Tuesday, November 18, 2014

One Year Tomorrow!

As of last night, we are still operating and I was able to get good, strong signal.  I had a little scare the other day but I found out my rotor/antenna array decided to randomly take off in the wrong direction instead of following computer control.  About a minute later, just as I was about to try to run them manually (which requires a third arm during a pass) the rotor motors snapped back into reality and tracked appropriately.  The quality part of a pass can be as short as a few minutes, so you really don't want to be waiting 2 minutes for your rotor/antennas to spin around.  Luckily they came into tracking right as the pass was coming to culmination.  I collected beacon data and several echoes. 

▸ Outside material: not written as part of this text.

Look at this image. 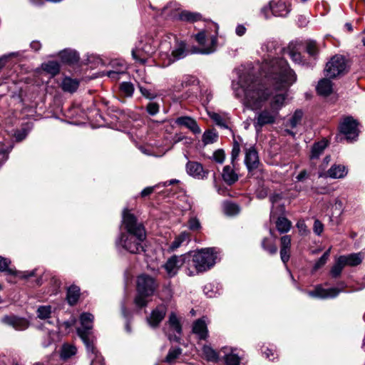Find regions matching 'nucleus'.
Here are the masks:
<instances>
[{"label":"nucleus","instance_id":"22","mask_svg":"<svg viewBox=\"0 0 365 365\" xmlns=\"http://www.w3.org/2000/svg\"><path fill=\"white\" fill-rule=\"evenodd\" d=\"M269 6L272 14L276 16L284 17L289 12V6L283 1H279L277 2L272 1L269 4Z\"/></svg>","mask_w":365,"mask_h":365},{"label":"nucleus","instance_id":"54","mask_svg":"<svg viewBox=\"0 0 365 365\" xmlns=\"http://www.w3.org/2000/svg\"><path fill=\"white\" fill-rule=\"evenodd\" d=\"M307 51L311 56H314L317 53L318 49L315 41H309L307 43Z\"/></svg>","mask_w":365,"mask_h":365},{"label":"nucleus","instance_id":"39","mask_svg":"<svg viewBox=\"0 0 365 365\" xmlns=\"http://www.w3.org/2000/svg\"><path fill=\"white\" fill-rule=\"evenodd\" d=\"M344 267L345 266L343 263V261H341V259L339 257L335 260V262L330 270V274L331 277L334 278L338 277L341 274Z\"/></svg>","mask_w":365,"mask_h":365},{"label":"nucleus","instance_id":"12","mask_svg":"<svg viewBox=\"0 0 365 365\" xmlns=\"http://www.w3.org/2000/svg\"><path fill=\"white\" fill-rule=\"evenodd\" d=\"M195 39L202 46V48L197 51V53L209 54L215 51L217 46V37L215 36L207 37L204 31H201L195 35Z\"/></svg>","mask_w":365,"mask_h":365},{"label":"nucleus","instance_id":"43","mask_svg":"<svg viewBox=\"0 0 365 365\" xmlns=\"http://www.w3.org/2000/svg\"><path fill=\"white\" fill-rule=\"evenodd\" d=\"M303 113L300 110H296L292 118L289 119L287 126H290L294 128L301 123L302 120Z\"/></svg>","mask_w":365,"mask_h":365},{"label":"nucleus","instance_id":"29","mask_svg":"<svg viewBox=\"0 0 365 365\" xmlns=\"http://www.w3.org/2000/svg\"><path fill=\"white\" fill-rule=\"evenodd\" d=\"M79 82L69 77H66L61 83L62 89L66 92L73 93L78 88Z\"/></svg>","mask_w":365,"mask_h":365},{"label":"nucleus","instance_id":"48","mask_svg":"<svg viewBox=\"0 0 365 365\" xmlns=\"http://www.w3.org/2000/svg\"><path fill=\"white\" fill-rule=\"evenodd\" d=\"M225 360L226 365H238L240 358L232 351L230 353L225 355Z\"/></svg>","mask_w":365,"mask_h":365},{"label":"nucleus","instance_id":"20","mask_svg":"<svg viewBox=\"0 0 365 365\" xmlns=\"http://www.w3.org/2000/svg\"><path fill=\"white\" fill-rule=\"evenodd\" d=\"M175 123L179 126L187 128L195 134L201 133V129L198 126L196 120L190 116L178 117L175 120Z\"/></svg>","mask_w":365,"mask_h":365},{"label":"nucleus","instance_id":"1","mask_svg":"<svg viewBox=\"0 0 365 365\" xmlns=\"http://www.w3.org/2000/svg\"><path fill=\"white\" fill-rule=\"evenodd\" d=\"M235 96L252 110L262 108L269 98L271 92L252 75L243 73L237 83H232Z\"/></svg>","mask_w":365,"mask_h":365},{"label":"nucleus","instance_id":"4","mask_svg":"<svg viewBox=\"0 0 365 365\" xmlns=\"http://www.w3.org/2000/svg\"><path fill=\"white\" fill-rule=\"evenodd\" d=\"M217 258V251L213 247L202 248L191 253V263L194 264L195 270L187 267L185 269L186 274L192 277L206 272L215 265Z\"/></svg>","mask_w":365,"mask_h":365},{"label":"nucleus","instance_id":"8","mask_svg":"<svg viewBox=\"0 0 365 365\" xmlns=\"http://www.w3.org/2000/svg\"><path fill=\"white\" fill-rule=\"evenodd\" d=\"M191 264V252H187L181 255H173L170 257L163 265L168 277L175 276L182 266L189 267Z\"/></svg>","mask_w":365,"mask_h":365},{"label":"nucleus","instance_id":"41","mask_svg":"<svg viewBox=\"0 0 365 365\" xmlns=\"http://www.w3.org/2000/svg\"><path fill=\"white\" fill-rule=\"evenodd\" d=\"M202 354L204 357L211 361H216L218 359L217 353L210 346H204L202 347Z\"/></svg>","mask_w":365,"mask_h":365},{"label":"nucleus","instance_id":"32","mask_svg":"<svg viewBox=\"0 0 365 365\" xmlns=\"http://www.w3.org/2000/svg\"><path fill=\"white\" fill-rule=\"evenodd\" d=\"M80 296V288L77 286H71L67 291V300L69 304H75Z\"/></svg>","mask_w":365,"mask_h":365},{"label":"nucleus","instance_id":"11","mask_svg":"<svg viewBox=\"0 0 365 365\" xmlns=\"http://www.w3.org/2000/svg\"><path fill=\"white\" fill-rule=\"evenodd\" d=\"M155 48L156 46L153 44V41L145 43L140 41L138 46L132 51V56L134 59L143 64L147 61L148 58L155 52Z\"/></svg>","mask_w":365,"mask_h":365},{"label":"nucleus","instance_id":"51","mask_svg":"<svg viewBox=\"0 0 365 365\" xmlns=\"http://www.w3.org/2000/svg\"><path fill=\"white\" fill-rule=\"evenodd\" d=\"M329 252H330V249H329L327 251H326L323 255L317 261V262L315 263L314 266V270H317L318 269H319L320 267H322V266H324L326 262H327L328 260V258L329 257Z\"/></svg>","mask_w":365,"mask_h":365},{"label":"nucleus","instance_id":"6","mask_svg":"<svg viewBox=\"0 0 365 365\" xmlns=\"http://www.w3.org/2000/svg\"><path fill=\"white\" fill-rule=\"evenodd\" d=\"M285 101L284 94L275 95L269 102V108L257 113L255 119V127L262 128L267 124H273L279 115V110L283 107Z\"/></svg>","mask_w":365,"mask_h":365},{"label":"nucleus","instance_id":"2","mask_svg":"<svg viewBox=\"0 0 365 365\" xmlns=\"http://www.w3.org/2000/svg\"><path fill=\"white\" fill-rule=\"evenodd\" d=\"M122 226L126 233H122L116 241L117 246H121L128 252L137 254L143 250V242L146 238V232L142 223L128 209L123 212Z\"/></svg>","mask_w":365,"mask_h":365},{"label":"nucleus","instance_id":"9","mask_svg":"<svg viewBox=\"0 0 365 365\" xmlns=\"http://www.w3.org/2000/svg\"><path fill=\"white\" fill-rule=\"evenodd\" d=\"M346 61L343 56L335 55L326 64L324 69L325 76L329 78H334L346 70Z\"/></svg>","mask_w":365,"mask_h":365},{"label":"nucleus","instance_id":"7","mask_svg":"<svg viewBox=\"0 0 365 365\" xmlns=\"http://www.w3.org/2000/svg\"><path fill=\"white\" fill-rule=\"evenodd\" d=\"M158 287L155 279L148 274H141L137 279V291L134 302L139 307H146L148 300L147 298L153 295Z\"/></svg>","mask_w":365,"mask_h":365},{"label":"nucleus","instance_id":"10","mask_svg":"<svg viewBox=\"0 0 365 365\" xmlns=\"http://www.w3.org/2000/svg\"><path fill=\"white\" fill-rule=\"evenodd\" d=\"M93 316L90 313H83L80 317L81 327L77 329L79 336L83 340L86 346L92 349V343L88 338L90 331L93 328Z\"/></svg>","mask_w":365,"mask_h":365},{"label":"nucleus","instance_id":"28","mask_svg":"<svg viewBox=\"0 0 365 365\" xmlns=\"http://www.w3.org/2000/svg\"><path fill=\"white\" fill-rule=\"evenodd\" d=\"M222 178L227 184L232 185L237 181L238 175L230 165H226L223 168Z\"/></svg>","mask_w":365,"mask_h":365},{"label":"nucleus","instance_id":"58","mask_svg":"<svg viewBox=\"0 0 365 365\" xmlns=\"http://www.w3.org/2000/svg\"><path fill=\"white\" fill-rule=\"evenodd\" d=\"M287 53L289 56L295 63H300L302 62V56L300 53L296 52L293 50H289Z\"/></svg>","mask_w":365,"mask_h":365},{"label":"nucleus","instance_id":"25","mask_svg":"<svg viewBox=\"0 0 365 365\" xmlns=\"http://www.w3.org/2000/svg\"><path fill=\"white\" fill-rule=\"evenodd\" d=\"M192 331L201 339H205L208 336L207 325L202 319H198L193 324Z\"/></svg>","mask_w":365,"mask_h":365},{"label":"nucleus","instance_id":"59","mask_svg":"<svg viewBox=\"0 0 365 365\" xmlns=\"http://www.w3.org/2000/svg\"><path fill=\"white\" fill-rule=\"evenodd\" d=\"M313 230L314 232L317 235H320L322 233L324 230V225L319 220H316L314 221Z\"/></svg>","mask_w":365,"mask_h":365},{"label":"nucleus","instance_id":"56","mask_svg":"<svg viewBox=\"0 0 365 365\" xmlns=\"http://www.w3.org/2000/svg\"><path fill=\"white\" fill-rule=\"evenodd\" d=\"M240 153V145L237 141H235L234 144H233L232 149V153H231L232 163H234V161L237 159V158L239 156Z\"/></svg>","mask_w":365,"mask_h":365},{"label":"nucleus","instance_id":"17","mask_svg":"<svg viewBox=\"0 0 365 365\" xmlns=\"http://www.w3.org/2000/svg\"><path fill=\"white\" fill-rule=\"evenodd\" d=\"M186 172L194 178L202 180L207 178V171L204 170L202 164L196 161H188L186 163Z\"/></svg>","mask_w":365,"mask_h":365},{"label":"nucleus","instance_id":"24","mask_svg":"<svg viewBox=\"0 0 365 365\" xmlns=\"http://www.w3.org/2000/svg\"><path fill=\"white\" fill-rule=\"evenodd\" d=\"M280 256L282 261L285 264L289 259V250L291 247V237L289 235H284L281 237Z\"/></svg>","mask_w":365,"mask_h":365},{"label":"nucleus","instance_id":"34","mask_svg":"<svg viewBox=\"0 0 365 365\" xmlns=\"http://www.w3.org/2000/svg\"><path fill=\"white\" fill-rule=\"evenodd\" d=\"M276 227L280 233H286L290 230L292 222L284 217H279L276 222Z\"/></svg>","mask_w":365,"mask_h":365},{"label":"nucleus","instance_id":"46","mask_svg":"<svg viewBox=\"0 0 365 365\" xmlns=\"http://www.w3.org/2000/svg\"><path fill=\"white\" fill-rule=\"evenodd\" d=\"M224 212L227 215H235L240 212V208L237 205L231 202H225L223 204Z\"/></svg>","mask_w":365,"mask_h":365},{"label":"nucleus","instance_id":"45","mask_svg":"<svg viewBox=\"0 0 365 365\" xmlns=\"http://www.w3.org/2000/svg\"><path fill=\"white\" fill-rule=\"evenodd\" d=\"M217 134L213 130H207L202 135V142L205 145L213 143L217 141Z\"/></svg>","mask_w":365,"mask_h":365},{"label":"nucleus","instance_id":"40","mask_svg":"<svg viewBox=\"0 0 365 365\" xmlns=\"http://www.w3.org/2000/svg\"><path fill=\"white\" fill-rule=\"evenodd\" d=\"M179 18L183 21L194 22L200 20L201 16L197 13H192L190 11H183L179 13Z\"/></svg>","mask_w":365,"mask_h":365},{"label":"nucleus","instance_id":"61","mask_svg":"<svg viewBox=\"0 0 365 365\" xmlns=\"http://www.w3.org/2000/svg\"><path fill=\"white\" fill-rule=\"evenodd\" d=\"M173 140L175 143L182 140H185L186 143H190V139L183 135H175Z\"/></svg>","mask_w":365,"mask_h":365},{"label":"nucleus","instance_id":"27","mask_svg":"<svg viewBox=\"0 0 365 365\" xmlns=\"http://www.w3.org/2000/svg\"><path fill=\"white\" fill-rule=\"evenodd\" d=\"M92 348L93 350L86 346L88 355L91 360V365H105L103 358L96 350L93 343Z\"/></svg>","mask_w":365,"mask_h":365},{"label":"nucleus","instance_id":"64","mask_svg":"<svg viewBox=\"0 0 365 365\" xmlns=\"http://www.w3.org/2000/svg\"><path fill=\"white\" fill-rule=\"evenodd\" d=\"M30 46H31V48L36 51H38L41 47V44L40 43L39 41H32L31 43Z\"/></svg>","mask_w":365,"mask_h":365},{"label":"nucleus","instance_id":"53","mask_svg":"<svg viewBox=\"0 0 365 365\" xmlns=\"http://www.w3.org/2000/svg\"><path fill=\"white\" fill-rule=\"evenodd\" d=\"M188 227L192 231L198 230L200 229L201 225L197 218L191 217L188 221Z\"/></svg>","mask_w":365,"mask_h":365},{"label":"nucleus","instance_id":"14","mask_svg":"<svg viewBox=\"0 0 365 365\" xmlns=\"http://www.w3.org/2000/svg\"><path fill=\"white\" fill-rule=\"evenodd\" d=\"M341 288L332 287L329 289H324L322 286H317L314 290L309 292L308 294L312 297L320 299L334 298L344 290L345 287L344 283H341Z\"/></svg>","mask_w":365,"mask_h":365},{"label":"nucleus","instance_id":"57","mask_svg":"<svg viewBox=\"0 0 365 365\" xmlns=\"http://www.w3.org/2000/svg\"><path fill=\"white\" fill-rule=\"evenodd\" d=\"M147 111L149 114L154 115L159 111V106L156 103H150L147 106Z\"/></svg>","mask_w":365,"mask_h":365},{"label":"nucleus","instance_id":"37","mask_svg":"<svg viewBox=\"0 0 365 365\" xmlns=\"http://www.w3.org/2000/svg\"><path fill=\"white\" fill-rule=\"evenodd\" d=\"M37 317L43 320L50 319L52 314L51 306H40L36 311Z\"/></svg>","mask_w":365,"mask_h":365},{"label":"nucleus","instance_id":"47","mask_svg":"<svg viewBox=\"0 0 365 365\" xmlns=\"http://www.w3.org/2000/svg\"><path fill=\"white\" fill-rule=\"evenodd\" d=\"M120 91L121 92L128 97H130L133 96L134 92V86L133 83L130 82H123L120 84Z\"/></svg>","mask_w":365,"mask_h":365},{"label":"nucleus","instance_id":"50","mask_svg":"<svg viewBox=\"0 0 365 365\" xmlns=\"http://www.w3.org/2000/svg\"><path fill=\"white\" fill-rule=\"evenodd\" d=\"M262 246L264 250H267L271 255L275 254L277 251V247L267 238H264L262 240Z\"/></svg>","mask_w":365,"mask_h":365},{"label":"nucleus","instance_id":"19","mask_svg":"<svg viewBox=\"0 0 365 365\" xmlns=\"http://www.w3.org/2000/svg\"><path fill=\"white\" fill-rule=\"evenodd\" d=\"M348 173L346 168L343 165H333L327 173H319L320 178H330L332 179L344 178Z\"/></svg>","mask_w":365,"mask_h":365},{"label":"nucleus","instance_id":"30","mask_svg":"<svg viewBox=\"0 0 365 365\" xmlns=\"http://www.w3.org/2000/svg\"><path fill=\"white\" fill-rule=\"evenodd\" d=\"M317 90L319 94L328 96L332 91V83L330 80L324 78L319 81Z\"/></svg>","mask_w":365,"mask_h":365},{"label":"nucleus","instance_id":"31","mask_svg":"<svg viewBox=\"0 0 365 365\" xmlns=\"http://www.w3.org/2000/svg\"><path fill=\"white\" fill-rule=\"evenodd\" d=\"M60 57L63 62L73 63L79 59L78 53L71 50H64L60 53Z\"/></svg>","mask_w":365,"mask_h":365},{"label":"nucleus","instance_id":"13","mask_svg":"<svg viewBox=\"0 0 365 365\" xmlns=\"http://www.w3.org/2000/svg\"><path fill=\"white\" fill-rule=\"evenodd\" d=\"M358 123L352 117H346L341 123L339 128L348 140H354L358 137Z\"/></svg>","mask_w":365,"mask_h":365},{"label":"nucleus","instance_id":"23","mask_svg":"<svg viewBox=\"0 0 365 365\" xmlns=\"http://www.w3.org/2000/svg\"><path fill=\"white\" fill-rule=\"evenodd\" d=\"M339 258L343 261L344 266L354 267L362 262L364 255L361 252L351 253L347 255L339 256Z\"/></svg>","mask_w":365,"mask_h":365},{"label":"nucleus","instance_id":"60","mask_svg":"<svg viewBox=\"0 0 365 365\" xmlns=\"http://www.w3.org/2000/svg\"><path fill=\"white\" fill-rule=\"evenodd\" d=\"M139 88H140V91L141 94L144 97H145L147 98H150V99L154 98L155 97V95L154 93H151L148 89L143 88L142 86H140Z\"/></svg>","mask_w":365,"mask_h":365},{"label":"nucleus","instance_id":"44","mask_svg":"<svg viewBox=\"0 0 365 365\" xmlns=\"http://www.w3.org/2000/svg\"><path fill=\"white\" fill-rule=\"evenodd\" d=\"M181 354L182 349L180 348H171L165 359V361L169 364H172L179 357Z\"/></svg>","mask_w":365,"mask_h":365},{"label":"nucleus","instance_id":"3","mask_svg":"<svg viewBox=\"0 0 365 365\" xmlns=\"http://www.w3.org/2000/svg\"><path fill=\"white\" fill-rule=\"evenodd\" d=\"M261 75L276 90L286 89L296 80L294 72L284 58L265 59L261 66Z\"/></svg>","mask_w":365,"mask_h":365},{"label":"nucleus","instance_id":"26","mask_svg":"<svg viewBox=\"0 0 365 365\" xmlns=\"http://www.w3.org/2000/svg\"><path fill=\"white\" fill-rule=\"evenodd\" d=\"M190 241V234L187 232H182L179 235L176 236L173 242L170 244L168 250L169 251L174 252L184 243H187Z\"/></svg>","mask_w":365,"mask_h":365},{"label":"nucleus","instance_id":"16","mask_svg":"<svg viewBox=\"0 0 365 365\" xmlns=\"http://www.w3.org/2000/svg\"><path fill=\"white\" fill-rule=\"evenodd\" d=\"M10 260L7 258L0 256V271L6 272L9 274H14L21 279H26L34 276L35 270L26 272H16L9 267Z\"/></svg>","mask_w":365,"mask_h":365},{"label":"nucleus","instance_id":"33","mask_svg":"<svg viewBox=\"0 0 365 365\" xmlns=\"http://www.w3.org/2000/svg\"><path fill=\"white\" fill-rule=\"evenodd\" d=\"M41 68L43 71L51 76L56 75L60 71V66L57 61H49L42 63Z\"/></svg>","mask_w":365,"mask_h":365},{"label":"nucleus","instance_id":"63","mask_svg":"<svg viewBox=\"0 0 365 365\" xmlns=\"http://www.w3.org/2000/svg\"><path fill=\"white\" fill-rule=\"evenodd\" d=\"M235 31L238 36H242L245 34L246 28L242 25H238L236 27Z\"/></svg>","mask_w":365,"mask_h":365},{"label":"nucleus","instance_id":"21","mask_svg":"<svg viewBox=\"0 0 365 365\" xmlns=\"http://www.w3.org/2000/svg\"><path fill=\"white\" fill-rule=\"evenodd\" d=\"M2 322L13 327L16 330H24L29 327L26 319L16 317L6 316L2 319Z\"/></svg>","mask_w":365,"mask_h":365},{"label":"nucleus","instance_id":"42","mask_svg":"<svg viewBox=\"0 0 365 365\" xmlns=\"http://www.w3.org/2000/svg\"><path fill=\"white\" fill-rule=\"evenodd\" d=\"M168 324L170 328L180 334L182 329L180 322L177 317V316L174 313H171L169 317Z\"/></svg>","mask_w":365,"mask_h":365},{"label":"nucleus","instance_id":"35","mask_svg":"<svg viewBox=\"0 0 365 365\" xmlns=\"http://www.w3.org/2000/svg\"><path fill=\"white\" fill-rule=\"evenodd\" d=\"M327 141H326V140H321L318 143H314L312 148V152H311V155H310L311 158L312 159L318 158L319 157V155L323 153L324 149L327 148Z\"/></svg>","mask_w":365,"mask_h":365},{"label":"nucleus","instance_id":"52","mask_svg":"<svg viewBox=\"0 0 365 365\" xmlns=\"http://www.w3.org/2000/svg\"><path fill=\"white\" fill-rule=\"evenodd\" d=\"M213 159L215 162L222 164L225 159V154L223 150L218 149L213 153Z\"/></svg>","mask_w":365,"mask_h":365},{"label":"nucleus","instance_id":"5","mask_svg":"<svg viewBox=\"0 0 365 365\" xmlns=\"http://www.w3.org/2000/svg\"><path fill=\"white\" fill-rule=\"evenodd\" d=\"M160 58L164 61L163 66L184 58L187 54L185 43L178 41L175 36H168L160 45Z\"/></svg>","mask_w":365,"mask_h":365},{"label":"nucleus","instance_id":"55","mask_svg":"<svg viewBox=\"0 0 365 365\" xmlns=\"http://www.w3.org/2000/svg\"><path fill=\"white\" fill-rule=\"evenodd\" d=\"M48 341L47 342H43V346H48L53 341H55L58 339L59 336L56 331H49L48 333Z\"/></svg>","mask_w":365,"mask_h":365},{"label":"nucleus","instance_id":"18","mask_svg":"<svg viewBox=\"0 0 365 365\" xmlns=\"http://www.w3.org/2000/svg\"><path fill=\"white\" fill-rule=\"evenodd\" d=\"M167 312V307L164 304L158 305L153 309L147 318L148 323L153 328L157 327L164 319Z\"/></svg>","mask_w":365,"mask_h":365},{"label":"nucleus","instance_id":"15","mask_svg":"<svg viewBox=\"0 0 365 365\" xmlns=\"http://www.w3.org/2000/svg\"><path fill=\"white\" fill-rule=\"evenodd\" d=\"M245 164L250 173L257 169L260 164L258 153L253 146L245 150Z\"/></svg>","mask_w":365,"mask_h":365},{"label":"nucleus","instance_id":"62","mask_svg":"<svg viewBox=\"0 0 365 365\" xmlns=\"http://www.w3.org/2000/svg\"><path fill=\"white\" fill-rule=\"evenodd\" d=\"M154 190V187H145L144 188L140 195L142 197H146L149 195H150Z\"/></svg>","mask_w":365,"mask_h":365},{"label":"nucleus","instance_id":"36","mask_svg":"<svg viewBox=\"0 0 365 365\" xmlns=\"http://www.w3.org/2000/svg\"><path fill=\"white\" fill-rule=\"evenodd\" d=\"M120 68L109 71L107 76L114 81L119 79L120 75L124 74L127 70V66L124 62H117Z\"/></svg>","mask_w":365,"mask_h":365},{"label":"nucleus","instance_id":"49","mask_svg":"<svg viewBox=\"0 0 365 365\" xmlns=\"http://www.w3.org/2000/svg\"><path fill=\"white\" fill-rule=\"evenodd\" d=\"M208 115L210 118L217 125L221 127L226 128V121L225 118L219 113L215 112H209Z\"/></svg>","mask_w":365,"mask_h":365},{"label":"nucleus","instance_id":"38","mask_svg":"<svg viewBox=\"0 0 365 365\" xmlns=\"http://www.w3.org/2000/svg\"><path fill=\"white\" fill-rule=\"evenodd\" d=\"M76 348L73 345L63 344L61 349V357L63 359L70 358L76 354Z\"/></svg>","mask_w":365,"mask_h":365}]
</instances>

Tomorrow (2014-11-19) marks one year from launch and over 5000 orbits of the little cube.  Batteries still seem strong and orbit is high, so we'll see how long we can keep going!

Friday, August 15, 2014

Pictures from 2014-08-03 roll

Using the time determined previously, I was able to predict where pictures were taken allowing better correlation and identification of the location when the pictures were snapped.  We have positive ID on the Solomon Islands and Percival Lakes pictures.

I have been attempting to get the Kenwood TH-D7A to send to the satellite using an "eggbeater" antenna, but have been unsuccessful so far.  The first tries were my fault due to misconfiguration, but I have tried at least 3 times with the correct configuration so I don't know why it isn't working, other than my latitude is a little far North for ideal "eggbeater" pattern.  I also need to check the antenna tuning and radio output power.

IMU data from the 2014-08-03 "roll" seems null but I put it and BATT data in the archives anyway.